** begin Dataset rows **

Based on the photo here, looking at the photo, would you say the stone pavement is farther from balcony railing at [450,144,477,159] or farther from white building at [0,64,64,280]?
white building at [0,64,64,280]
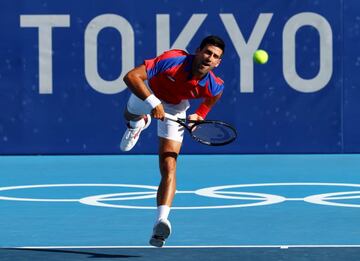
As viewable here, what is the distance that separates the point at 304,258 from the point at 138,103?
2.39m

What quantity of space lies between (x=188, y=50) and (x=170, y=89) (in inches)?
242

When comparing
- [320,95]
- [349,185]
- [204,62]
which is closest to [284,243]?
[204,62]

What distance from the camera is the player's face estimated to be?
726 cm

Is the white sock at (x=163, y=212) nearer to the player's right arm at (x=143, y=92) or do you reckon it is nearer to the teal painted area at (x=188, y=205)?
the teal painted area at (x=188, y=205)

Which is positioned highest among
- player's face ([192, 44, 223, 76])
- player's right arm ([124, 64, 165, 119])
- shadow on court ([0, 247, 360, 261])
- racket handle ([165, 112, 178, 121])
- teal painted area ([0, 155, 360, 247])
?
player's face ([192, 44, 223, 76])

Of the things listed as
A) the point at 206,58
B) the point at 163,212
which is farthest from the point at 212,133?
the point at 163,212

** end Dataset rows **
** begin Dataset rows **

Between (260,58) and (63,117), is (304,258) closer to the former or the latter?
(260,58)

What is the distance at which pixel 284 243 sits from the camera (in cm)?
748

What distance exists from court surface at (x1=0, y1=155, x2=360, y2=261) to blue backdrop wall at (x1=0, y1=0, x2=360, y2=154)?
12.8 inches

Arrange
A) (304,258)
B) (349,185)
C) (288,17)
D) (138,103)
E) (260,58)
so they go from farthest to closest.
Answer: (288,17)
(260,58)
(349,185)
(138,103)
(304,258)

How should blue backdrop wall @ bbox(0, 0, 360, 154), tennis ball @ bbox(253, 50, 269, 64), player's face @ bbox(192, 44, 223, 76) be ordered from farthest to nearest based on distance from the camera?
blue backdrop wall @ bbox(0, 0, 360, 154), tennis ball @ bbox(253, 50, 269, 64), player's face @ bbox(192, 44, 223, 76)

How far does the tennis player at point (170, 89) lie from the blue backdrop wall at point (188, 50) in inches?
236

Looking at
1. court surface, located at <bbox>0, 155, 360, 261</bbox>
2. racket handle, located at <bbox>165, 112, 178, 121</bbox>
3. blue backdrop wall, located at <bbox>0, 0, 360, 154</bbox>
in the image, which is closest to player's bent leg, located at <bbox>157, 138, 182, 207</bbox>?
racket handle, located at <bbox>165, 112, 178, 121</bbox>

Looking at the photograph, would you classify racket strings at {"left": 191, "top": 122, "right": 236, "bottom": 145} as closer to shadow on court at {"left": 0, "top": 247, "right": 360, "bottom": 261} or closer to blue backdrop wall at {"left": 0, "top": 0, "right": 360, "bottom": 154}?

** end Dataset rows **

▶ **Requirement**:
List every line of the data above that contains the word "painted". Letter case matters.

▶ **Written reply**:
Is the white sock at (x=163, y=212) nearer to the player's right arm at (x=143, y=92) or do you reckon it is nearer to the teal painted area at (x=188, y=205)?
the teal painted area at (x=188, y=205)
- teal painted area ([0, 155, 360, 247])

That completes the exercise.